* WHAT IS ASKED *
Please copy each of the items below word for word.

● ● ● ● ●

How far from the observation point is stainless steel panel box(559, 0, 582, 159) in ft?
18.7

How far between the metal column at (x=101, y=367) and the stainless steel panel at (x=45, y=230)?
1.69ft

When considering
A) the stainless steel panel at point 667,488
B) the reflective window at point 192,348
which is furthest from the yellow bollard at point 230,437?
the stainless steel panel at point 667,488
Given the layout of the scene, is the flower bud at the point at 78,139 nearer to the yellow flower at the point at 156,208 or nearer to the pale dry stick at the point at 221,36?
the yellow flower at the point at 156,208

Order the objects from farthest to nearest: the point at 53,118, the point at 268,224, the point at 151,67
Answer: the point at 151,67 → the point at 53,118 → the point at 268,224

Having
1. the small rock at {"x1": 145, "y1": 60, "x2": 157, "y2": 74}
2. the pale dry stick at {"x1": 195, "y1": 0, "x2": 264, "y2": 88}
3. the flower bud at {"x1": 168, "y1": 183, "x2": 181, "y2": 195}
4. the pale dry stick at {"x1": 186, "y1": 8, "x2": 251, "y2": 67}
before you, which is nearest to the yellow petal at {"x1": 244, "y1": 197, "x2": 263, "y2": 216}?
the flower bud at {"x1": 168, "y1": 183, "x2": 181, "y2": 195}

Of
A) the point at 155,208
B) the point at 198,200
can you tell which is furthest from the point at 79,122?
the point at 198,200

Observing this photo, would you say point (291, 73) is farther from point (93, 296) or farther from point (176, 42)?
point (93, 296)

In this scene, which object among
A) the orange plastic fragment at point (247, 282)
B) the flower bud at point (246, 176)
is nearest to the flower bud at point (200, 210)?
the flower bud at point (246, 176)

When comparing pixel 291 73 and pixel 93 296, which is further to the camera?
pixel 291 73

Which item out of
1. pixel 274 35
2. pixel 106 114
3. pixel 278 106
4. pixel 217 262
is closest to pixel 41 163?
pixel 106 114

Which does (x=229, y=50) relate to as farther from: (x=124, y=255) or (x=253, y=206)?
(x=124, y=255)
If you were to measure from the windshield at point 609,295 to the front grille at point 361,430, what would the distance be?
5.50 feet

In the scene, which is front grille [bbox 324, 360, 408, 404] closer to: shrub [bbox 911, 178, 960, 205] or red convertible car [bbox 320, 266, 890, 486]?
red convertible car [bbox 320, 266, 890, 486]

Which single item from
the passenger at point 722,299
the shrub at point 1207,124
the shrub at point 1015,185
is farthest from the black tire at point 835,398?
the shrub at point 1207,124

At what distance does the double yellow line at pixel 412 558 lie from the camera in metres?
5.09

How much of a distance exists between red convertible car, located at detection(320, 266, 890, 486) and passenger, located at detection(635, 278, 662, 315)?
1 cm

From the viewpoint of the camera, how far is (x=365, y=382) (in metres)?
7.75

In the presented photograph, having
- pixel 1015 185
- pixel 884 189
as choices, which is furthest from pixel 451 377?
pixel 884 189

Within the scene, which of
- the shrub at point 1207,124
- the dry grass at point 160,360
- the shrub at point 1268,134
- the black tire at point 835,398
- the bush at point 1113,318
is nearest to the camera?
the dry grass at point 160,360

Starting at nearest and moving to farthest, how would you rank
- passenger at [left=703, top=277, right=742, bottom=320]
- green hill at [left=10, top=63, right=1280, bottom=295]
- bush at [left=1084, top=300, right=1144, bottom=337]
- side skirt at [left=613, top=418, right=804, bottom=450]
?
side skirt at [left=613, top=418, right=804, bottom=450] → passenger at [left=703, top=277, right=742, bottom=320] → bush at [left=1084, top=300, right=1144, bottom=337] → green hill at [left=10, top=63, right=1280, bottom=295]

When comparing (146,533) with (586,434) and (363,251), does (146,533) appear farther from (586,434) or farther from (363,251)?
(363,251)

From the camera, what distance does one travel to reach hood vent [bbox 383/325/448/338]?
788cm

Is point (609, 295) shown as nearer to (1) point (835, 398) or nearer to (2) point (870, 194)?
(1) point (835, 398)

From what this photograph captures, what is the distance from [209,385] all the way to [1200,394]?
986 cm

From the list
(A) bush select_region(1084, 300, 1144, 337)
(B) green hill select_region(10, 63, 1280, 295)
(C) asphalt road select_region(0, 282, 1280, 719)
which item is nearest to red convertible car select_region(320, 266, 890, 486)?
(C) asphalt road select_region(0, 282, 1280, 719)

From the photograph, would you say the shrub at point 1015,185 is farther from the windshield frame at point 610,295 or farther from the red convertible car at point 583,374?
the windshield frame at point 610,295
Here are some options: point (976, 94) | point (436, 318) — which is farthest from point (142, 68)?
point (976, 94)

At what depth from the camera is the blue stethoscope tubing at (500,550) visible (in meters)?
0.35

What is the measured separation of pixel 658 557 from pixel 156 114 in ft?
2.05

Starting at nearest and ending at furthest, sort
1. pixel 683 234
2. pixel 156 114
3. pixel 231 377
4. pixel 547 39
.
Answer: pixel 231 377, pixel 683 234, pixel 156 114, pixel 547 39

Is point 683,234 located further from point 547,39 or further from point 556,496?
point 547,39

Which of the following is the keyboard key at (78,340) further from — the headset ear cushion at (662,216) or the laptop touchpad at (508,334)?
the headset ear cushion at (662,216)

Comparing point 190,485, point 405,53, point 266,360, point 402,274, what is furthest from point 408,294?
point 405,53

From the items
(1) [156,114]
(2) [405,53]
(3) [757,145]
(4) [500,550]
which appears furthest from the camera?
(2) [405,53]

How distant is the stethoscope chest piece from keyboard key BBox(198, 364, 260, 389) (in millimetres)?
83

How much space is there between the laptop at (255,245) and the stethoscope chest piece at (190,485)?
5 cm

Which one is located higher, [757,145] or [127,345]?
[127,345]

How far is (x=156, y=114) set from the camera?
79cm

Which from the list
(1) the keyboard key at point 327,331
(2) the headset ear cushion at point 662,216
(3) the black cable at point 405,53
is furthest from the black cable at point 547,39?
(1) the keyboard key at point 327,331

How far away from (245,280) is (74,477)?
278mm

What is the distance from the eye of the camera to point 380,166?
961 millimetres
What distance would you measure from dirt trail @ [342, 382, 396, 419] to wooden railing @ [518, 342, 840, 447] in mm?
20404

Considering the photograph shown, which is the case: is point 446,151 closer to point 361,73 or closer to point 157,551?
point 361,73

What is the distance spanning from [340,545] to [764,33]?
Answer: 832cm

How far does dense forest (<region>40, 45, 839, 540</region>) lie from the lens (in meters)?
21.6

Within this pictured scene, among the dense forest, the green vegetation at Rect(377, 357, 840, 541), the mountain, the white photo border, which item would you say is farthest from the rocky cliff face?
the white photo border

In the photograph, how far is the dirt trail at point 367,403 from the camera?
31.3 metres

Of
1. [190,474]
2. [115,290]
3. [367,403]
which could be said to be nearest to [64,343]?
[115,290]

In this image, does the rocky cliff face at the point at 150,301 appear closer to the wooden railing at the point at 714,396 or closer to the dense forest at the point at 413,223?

● ● ● ● ●

* FULL RESPONSE *
How far from the observation point is stainless steel panel box(559, 0, 582, 159) in ft?
18.7

How far between the metal column at (x=101, y=367) and the stainless steel panel at (x=45, y=230)?
1.69ft

When considering
A) the stainless steel panel at point 667,488
B) the reflective window at point 192,348
which is furthest from the yellow bollard at point 230,437?
the stainless steel panel at point 667,488
Given the layout of the scene, is the flower bud at the point at 78,139 nearer to the yellow flower at the point at 156,208 or nearer to the pale dry stick at the point at 221,36?
the yellow flower at the point at 156,208

Order the objects from farthest to nearest: the point at 53,118, the point at 268,224, the point at 151,67
Answer: the point at 151,67 → the point at 53,118 → the point at 268,224

Having
1. the small rock at {"x1": 145, "y1": 60, "x2": 157, "y2": 74}
2. the pale dry stick at {"x1": 195, "y1": 0, "x2": 264, "y2": 88}
3. the flower bud at {"x1": 168, "y1": 183, "x2": 181, "y2": 195}
4. the pale dry stick at {"x1": 186, "y1": 8, "x2": 251, "y2": 67}
before you, which is nearest to the yellow petal at {"x1": 244, "y1": 197, "x2": 263, "y2": 216}?
the flower bud at {"x1": 168, "y1": 183, "x2": 181, "y2": 195}

Of
A) the point at 155,208
B) the point at 198,200
can you tell which is furthest from the point at 79,122?
the point at 198,200

Observing this photo, would you say point (291, 73) is farther from point (93, 296) or farther from point (176, 42)?
point (93, 296)

In this scene, which object among
A) the orange plastic fragment at point (247, 282)
B) the flower bud at point (246, 176)
is nearest to the flower bud at point (200, 210)?
the flower bud at point (246, 176)

When comparing pixel 291 73 and pixel 93 296, which is further to the camera?
pixel 291 73

Which item out of
1. pixel 274 35
2. pixel 106 114
3. pixel 278 106
4. pixel 217 262
is closest to pixel 41 163?
pixel 106 114

Which does (x=229, y=50) relate to as farther from: (x=124, y=255) or (x=253, y=206)?
(x=124, y=255)
If you were to measure from the windshield at point 609,295 to the front grille at point 361,430, what would the distance be?
5.50 feet

In the scene, which is front grille [bbox 324, 360, 408, 404] closer to: shrub [bbox 911, 178, 960, 205] or red convertible car [bbox 320, 266, 890, 486]?
red convertible car [bbox 320, 266, 890, 486]

Which single item from
the passenger at point 722,299
the shrub at point 1207,124
the shrub at point 1015,185
is farthest from the black tire at point 835,398?
the shrub at point 1207,124

At what distance does the double yellow line at pixel 412 558 lie from the camera in metres?
5.09

How much of a distance exists between red convertible car, located at detection(320, 266, 890, 486) and passenger, located at detection(635, 278, 662, 315)?
1 cm

From the viewpoint of the camera, how far is (x=365, y=382) (in metres)?
7.75

In the presented photograph, having
- pixel 1015 185
- pixel 884 189
as choices, which is furthest from pixel 451 377?
pixel 884 189

Within the scene, which of
- the shrub at point 1207,124
- the dry grass at point 160,360
- the shrub at point 1268,134
- the black tire at point 835,398
- the bush at point 1113,318
is nearest to the camera?
the dry grass at point 160,360

Starting at nearest and moving to farthest, how would you rank
- passenger at [left=703, top=277, right=742, bottom=320]
- green hill at [left=10, top=63, right=1280, bottom=295]
- bush at [left=1084, top=300, right=1144, bottom=337]
- side skirt at [left=613, top=418, right=804, bottom=450]
?
side skirt at [left=613, top=418, right=804, bottom=450] → passenger at [left=703, top=277, right=742, bottom=320] → bush at [left=1084, top=300, right=1144, bottom=337] → green hill at [left=10, top=63, right=1280, bottom=295]

When comparing (146,533) with (586,434) and (363,251), does (146,533) appear farther from (586,434) or farther from (363,251)?
(363,251)

From the camera, what distance does one travel to reach hood vent [bbox 383/325/448/338]?
788cm

Is point (609, 295) shown as nearer to (1) point (835, 398) or nearer to (2) point (870, 194)?
(1) point (835, 398)

From what this photograph captures, what is the distance from [209,385] all the way to [1200,394]?
986 cm

From the list
(A) bush select_region(1084, 300, 1144, 337)
(B) green hill select_region(10, 63, 1280, 295)
(C) asphalt road select_region(0, 282, 1280, 719)
which item is nearest to red convertible car select_region(320, 266, 890, 486)?
(C) asphalt road select_region(0, 282, 1280, 719)

From the photograph, would you say the shrub at point 1015,185 is farther from the windshield frame at point 610,295 or farther from the red convertible car at point 583,374?
the windshield frame at point 610,295
Here are some options: point (976, 94) | point (436, 318) — which is farthest from point (142, 68)?
point (976, 94)

At what depth from the camera is the blue stethoscope tubing at (500,550) visible (in meters)?
0.35

What is the measured separation of pixel 658 557 from pixel 156 114 in ft?
2.05

Starting at nearest and ending at furthest, sort
1. pixel 683 234
2. pixel 156 114
3. pixel 231 377
4. pixel 547 39
.
Answer: pixel 231 377, pixel 683 234, pixel 156 114, pixel 547 39

Is point 683,234 located further from point 547,39 or further from point 556,496?
point 547,39

Which of the following is the keyboard key at (78,340) further from — the headset ear cushion at (662,216) or the laptop touchpad at (508,334)?
the headset ear cushion at (662,216)

Comparing point 190,485, point 405,53, point 266,360, point 402,274, what is furthest from point 408,294?
point 405,53

From the items
(1) [156,114]
(2) [405,53]
(3) [757,145]
(4) [500,550]
which appears furthest from the camera?
(2) [405,53]

How distant is the stethoscope chest piece from keyboard key BBox(198, 364, 260, 389) (in millimetres)?
83

How much space is there between the laptop at (255,245) and the stethoscope chest piece at (190,485)?
5 cm

Which one is located higher, [757,145] or [127,345]?
[127,345]

How far is (x=156, y=114) set from the camera?
79cm

Which from the list
(1) the keyboard key at point 327,331
(2) the headset ear cushion at point 662,216
(3) the black cable at point 405,53
is furthest from the black cable at point 547,39?
(1) the keyboard key at point 327,331

How far away from (245,280) is (74,477)?
278mm

What is the distance from the eye of the camera to point 380,166?
961 millimetres
What distance would you measure from dirt trail @ [342, 382, 396, 419] to wooden railing @ [518, 342, 840, 447] in mm?
20404

Considering the photograph shown, which is the case: is point 446,151 closer to point 361,73 or closer to point 157,551?
point 361,73

What is the distance spanning from [340,545] to [764,33]?
Answer: 832cm

How far does dense forest (<region>40, 45, 839, 540</region>) lie from the lens (in meters)?
21.6

Within this pictured scene, among the dense forest, the green vegetation at Rect(377, 357, 840, 541), the mountain, the white photo border, which item would you say is farthest from the rocky cliff face?
the white photo border

In the photograph, how far is the dirt trail at point 367,403 from the camera?
31.3 metres

Of
1. [190,474]
2. [115,290]
3. [367,403]
which could be said to be nearest to [64,343]?
[115,290]

In this image, does the rocky cliff face at the point at 150,301 appear closer to the wooden railing at the point at 714,396 or closer to the dense forest at the point at 413,223?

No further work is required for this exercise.